- **Given passage**:
start
Businesses use data analytics to extract meaningful, decision-making information for their day-to-day operations. With analytics we can discover hidden relations, find unexpected patterns, learn about customer behavior, understand the past, and predict the future.
In this tutorial, we’ll learn about ClickHouse, a distributed column-based database for real-time analytics. We will explore how it works and take it for a test drive using StackPath Containers, a distributed edge compute product that lets you deploy images to multiple points of presence to reduce latency and bandwidth.
Before diving into the tutorial, first we’ll provide an overview of column-based databases, ClickHouse, and the benefits of running ClickHouse on StackPath.
Compared with traditional row-based databases, column-based databases have a subtle yet profound difference in how data is stored on disk.
A traditional database stores data as rows.
A column-based database serialize them by columns.
|COMPANY||Microsoft (1,2)||Apple (3,5)||Facebook (4)|
|CEO_NAME||Bill Gates (1)||Satya Nadella (2)||Steve Cook (3)||M. Zuckerberg (4)||Steve Jobs (5)|
|YEAR_FROM||1975 (1)||2014 (2)||2011 (3)||2014 (4)||1997 (5)|
|YEAR_TO||2000 (1)||2011 (5)|
Our expected workload determines what type of database we should choose. Row I/O is designed to get all the information for a small set of records while column I/O is designed to get a small subset of columns for a huge set of records (or even a whole table).
Now, imagine we ask the server to calculate how many years each of the persons on the tables above were CEOs of their respective companies. A row database has to retrieve each row, then get to the columns with the relevant years and discard the rest. A column database only needs two I/O operations (regardless of the size of the table): one for each date column. No data is discarded. A column system will perform much better in this case and scales much better with large tables.
end
- **Requests**:
- a) For each statement, say yes or no based on the ClickHouse tutorial and quote the words that decide it.
(i) StackPath Containers can deploy images to multiple points of presence.
(ii) In the CEO-years calculation, a column database throws away part of the data it reads.
(iii) Row I/O is designed to fetch a small subset of columns for a huge set of records.
- b) Answer these questions from the ClickHouse tutorial.
(i) How does the tutorial describe ClickHouse?
(ii) According to the tutorial, what decides which type of database to choose?
(iii) How many I/O operations does a column database need to work out how long each person was CEO?
- c) Pick up the ClickHouse tutorial after its final sentence and keep writing.

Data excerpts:
start
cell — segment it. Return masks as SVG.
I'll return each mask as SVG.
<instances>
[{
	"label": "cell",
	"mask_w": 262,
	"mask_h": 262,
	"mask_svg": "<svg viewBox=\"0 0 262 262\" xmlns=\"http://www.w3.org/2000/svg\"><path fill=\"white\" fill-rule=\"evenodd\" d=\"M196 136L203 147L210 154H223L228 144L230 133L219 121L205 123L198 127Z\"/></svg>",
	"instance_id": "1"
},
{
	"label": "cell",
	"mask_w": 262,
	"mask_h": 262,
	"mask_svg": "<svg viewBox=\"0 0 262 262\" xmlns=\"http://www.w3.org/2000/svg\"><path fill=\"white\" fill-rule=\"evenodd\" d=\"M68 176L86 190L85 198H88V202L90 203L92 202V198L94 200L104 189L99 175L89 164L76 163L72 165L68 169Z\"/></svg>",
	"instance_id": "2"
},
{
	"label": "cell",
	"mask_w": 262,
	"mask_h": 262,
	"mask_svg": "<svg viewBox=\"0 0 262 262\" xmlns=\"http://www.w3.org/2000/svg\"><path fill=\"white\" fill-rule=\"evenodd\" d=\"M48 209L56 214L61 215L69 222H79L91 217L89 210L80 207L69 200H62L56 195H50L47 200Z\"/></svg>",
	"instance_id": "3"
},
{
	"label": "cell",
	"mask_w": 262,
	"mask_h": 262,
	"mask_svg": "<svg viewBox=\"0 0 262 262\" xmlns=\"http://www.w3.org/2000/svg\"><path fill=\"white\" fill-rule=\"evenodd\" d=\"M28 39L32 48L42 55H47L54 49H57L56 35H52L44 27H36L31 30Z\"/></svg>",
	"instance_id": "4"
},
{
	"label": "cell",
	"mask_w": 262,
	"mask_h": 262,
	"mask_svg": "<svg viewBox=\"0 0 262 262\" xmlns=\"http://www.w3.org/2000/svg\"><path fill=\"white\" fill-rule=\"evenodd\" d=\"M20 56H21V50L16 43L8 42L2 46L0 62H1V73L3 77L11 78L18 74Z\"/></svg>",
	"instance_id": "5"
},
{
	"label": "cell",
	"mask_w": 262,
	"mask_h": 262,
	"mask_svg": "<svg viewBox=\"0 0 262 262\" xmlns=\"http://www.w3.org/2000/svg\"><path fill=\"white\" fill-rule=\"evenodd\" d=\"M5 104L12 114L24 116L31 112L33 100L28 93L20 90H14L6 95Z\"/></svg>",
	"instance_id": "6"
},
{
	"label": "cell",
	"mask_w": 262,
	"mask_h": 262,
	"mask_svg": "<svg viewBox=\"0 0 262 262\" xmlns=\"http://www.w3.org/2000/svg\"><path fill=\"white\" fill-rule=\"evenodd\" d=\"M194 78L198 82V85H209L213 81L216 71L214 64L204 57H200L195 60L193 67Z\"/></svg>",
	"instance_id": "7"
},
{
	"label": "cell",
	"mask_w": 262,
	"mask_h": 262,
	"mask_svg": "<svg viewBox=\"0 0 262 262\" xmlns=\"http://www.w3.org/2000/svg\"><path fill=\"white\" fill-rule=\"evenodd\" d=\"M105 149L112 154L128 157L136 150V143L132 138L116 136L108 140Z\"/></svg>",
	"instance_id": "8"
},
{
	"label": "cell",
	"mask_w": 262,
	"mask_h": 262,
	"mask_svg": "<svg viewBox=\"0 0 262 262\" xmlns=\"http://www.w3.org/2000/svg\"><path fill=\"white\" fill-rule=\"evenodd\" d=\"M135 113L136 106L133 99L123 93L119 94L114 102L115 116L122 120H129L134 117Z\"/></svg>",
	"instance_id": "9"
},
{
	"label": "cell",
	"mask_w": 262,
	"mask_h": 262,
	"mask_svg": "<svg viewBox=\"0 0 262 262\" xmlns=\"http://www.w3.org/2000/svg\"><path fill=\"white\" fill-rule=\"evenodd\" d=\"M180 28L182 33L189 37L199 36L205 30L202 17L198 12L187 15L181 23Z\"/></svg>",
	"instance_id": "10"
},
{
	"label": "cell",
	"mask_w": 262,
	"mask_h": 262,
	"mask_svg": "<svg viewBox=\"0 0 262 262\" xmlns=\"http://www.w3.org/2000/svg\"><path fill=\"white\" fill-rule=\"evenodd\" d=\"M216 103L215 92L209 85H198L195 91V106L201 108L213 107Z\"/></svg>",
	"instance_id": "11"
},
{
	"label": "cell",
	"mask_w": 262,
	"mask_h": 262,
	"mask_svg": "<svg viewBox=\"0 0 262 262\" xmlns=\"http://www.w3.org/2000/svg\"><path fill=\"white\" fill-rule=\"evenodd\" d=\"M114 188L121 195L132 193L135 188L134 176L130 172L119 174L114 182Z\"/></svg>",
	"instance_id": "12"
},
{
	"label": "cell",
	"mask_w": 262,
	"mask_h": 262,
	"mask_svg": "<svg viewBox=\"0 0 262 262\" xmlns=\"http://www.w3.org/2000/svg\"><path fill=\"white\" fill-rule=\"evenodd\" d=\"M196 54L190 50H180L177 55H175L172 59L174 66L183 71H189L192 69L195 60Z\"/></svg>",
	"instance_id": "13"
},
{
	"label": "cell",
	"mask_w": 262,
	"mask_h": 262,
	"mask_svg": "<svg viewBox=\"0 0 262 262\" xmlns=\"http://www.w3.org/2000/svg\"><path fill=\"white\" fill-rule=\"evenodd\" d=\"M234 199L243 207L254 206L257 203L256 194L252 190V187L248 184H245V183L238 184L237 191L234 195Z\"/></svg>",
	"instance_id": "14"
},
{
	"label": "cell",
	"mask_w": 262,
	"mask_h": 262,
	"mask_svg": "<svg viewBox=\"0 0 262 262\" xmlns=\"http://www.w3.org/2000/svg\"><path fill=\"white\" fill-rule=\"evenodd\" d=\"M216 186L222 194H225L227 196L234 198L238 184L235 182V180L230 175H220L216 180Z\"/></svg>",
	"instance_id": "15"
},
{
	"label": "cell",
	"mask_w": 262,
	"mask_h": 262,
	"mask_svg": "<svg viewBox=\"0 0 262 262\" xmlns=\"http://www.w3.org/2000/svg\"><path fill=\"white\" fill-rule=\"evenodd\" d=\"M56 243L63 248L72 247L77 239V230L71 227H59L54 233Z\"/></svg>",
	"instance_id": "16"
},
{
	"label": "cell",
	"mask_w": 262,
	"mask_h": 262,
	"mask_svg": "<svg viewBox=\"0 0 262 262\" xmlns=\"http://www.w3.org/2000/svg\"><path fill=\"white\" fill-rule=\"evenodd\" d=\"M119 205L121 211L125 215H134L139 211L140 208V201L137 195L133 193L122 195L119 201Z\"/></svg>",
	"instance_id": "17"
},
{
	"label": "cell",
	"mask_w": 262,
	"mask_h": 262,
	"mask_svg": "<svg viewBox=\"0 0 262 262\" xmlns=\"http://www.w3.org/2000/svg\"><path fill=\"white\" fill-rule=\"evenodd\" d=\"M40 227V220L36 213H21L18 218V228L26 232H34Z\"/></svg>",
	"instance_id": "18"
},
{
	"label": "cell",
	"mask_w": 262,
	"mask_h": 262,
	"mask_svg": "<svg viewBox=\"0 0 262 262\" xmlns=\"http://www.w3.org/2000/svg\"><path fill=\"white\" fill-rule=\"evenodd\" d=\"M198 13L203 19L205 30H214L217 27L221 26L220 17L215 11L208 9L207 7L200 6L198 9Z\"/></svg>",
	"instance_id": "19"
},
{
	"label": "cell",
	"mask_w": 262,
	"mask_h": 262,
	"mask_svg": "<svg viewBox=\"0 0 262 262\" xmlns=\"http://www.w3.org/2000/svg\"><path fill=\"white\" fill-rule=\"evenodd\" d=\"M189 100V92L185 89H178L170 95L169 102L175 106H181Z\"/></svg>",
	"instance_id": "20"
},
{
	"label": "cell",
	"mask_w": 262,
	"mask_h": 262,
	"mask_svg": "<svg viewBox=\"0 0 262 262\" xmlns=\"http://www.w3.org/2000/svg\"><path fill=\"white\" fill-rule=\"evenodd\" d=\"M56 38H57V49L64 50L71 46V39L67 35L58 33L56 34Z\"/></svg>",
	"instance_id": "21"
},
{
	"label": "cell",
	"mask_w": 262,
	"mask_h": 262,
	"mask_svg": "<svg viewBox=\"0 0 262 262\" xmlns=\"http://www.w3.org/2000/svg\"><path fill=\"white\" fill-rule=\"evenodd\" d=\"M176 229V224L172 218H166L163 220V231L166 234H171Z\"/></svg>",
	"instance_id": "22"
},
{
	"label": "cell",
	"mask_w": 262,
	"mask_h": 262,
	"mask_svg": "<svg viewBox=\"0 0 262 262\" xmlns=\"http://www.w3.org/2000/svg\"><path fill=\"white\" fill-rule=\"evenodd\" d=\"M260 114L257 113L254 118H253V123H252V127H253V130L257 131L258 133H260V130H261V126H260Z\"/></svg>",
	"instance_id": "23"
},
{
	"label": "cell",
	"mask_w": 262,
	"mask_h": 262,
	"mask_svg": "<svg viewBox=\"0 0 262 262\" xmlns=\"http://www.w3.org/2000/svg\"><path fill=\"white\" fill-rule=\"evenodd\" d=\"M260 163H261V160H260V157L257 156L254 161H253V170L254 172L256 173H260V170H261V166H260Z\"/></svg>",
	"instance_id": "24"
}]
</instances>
end
- **Results in order**:
- a)
(i) Yes: "lets you deploy images to multiple points of presence to reduce latency and bandwidth"
(ii) No: "No data is discarded."
(iii) No: "Row I/O is designed to get all the information for a small set of records"

- b)
(i) As a distributed column-based database for real-time analytics.
(ii) The expected workload.
(iii) Two, one for each date column, regardless of the size of the table.

- c)
As a result of their design, column databases have the following unique properties.
- Efficient column aggregation and materialized views
- Wide tables with optional columns pose no problems; on the contrary, they are encouraged
- Because similar data compress best, column orientation uses less space on disk than rows
- Due to less reliance on locking, column architectures can run with a much higher degree of parallelization
- Batch inserts are more efficient with columns than with rows
- Column databases have less reliance on indexes which reduces overhead in the system.
ClickHouse: a Distributed Column-Based DBMS
ClickHouse is a distributed database management system (DBMS) created by Yandex, the Russian Internet giant and the second-largest web analytics platform in the world. ClickHouse is available as open-source software under the Apache 2.0 License.
Beyond Yandex, many other large companies have adopted ClickHouse for their analytics, including Cisco, CERN, Bloomberg, and Spotify.
The main features of ClickHouse include:
- True column-based DBMS
- Horizontal scalability
- Multi-petabyte scale support
- Massive parallel processing on a single node
- Distributed queries using multiple nodes
- Support of approximated calculations through sampling
- Fault tolerance and no-downtime upgrades
- A subset of the SQL Language, feature-rich with analytics and statistics functions
ClickHouse supports two mechanisms to scale out databases. Sharding distributes big tables among multiple machines and requests get automatically parallelized. Replication creates redundant copies of the data and can be used to distribute and filter data to different data centers. Also, ClickHouse supports multi-master replication.
Is ClickHouse right for your project?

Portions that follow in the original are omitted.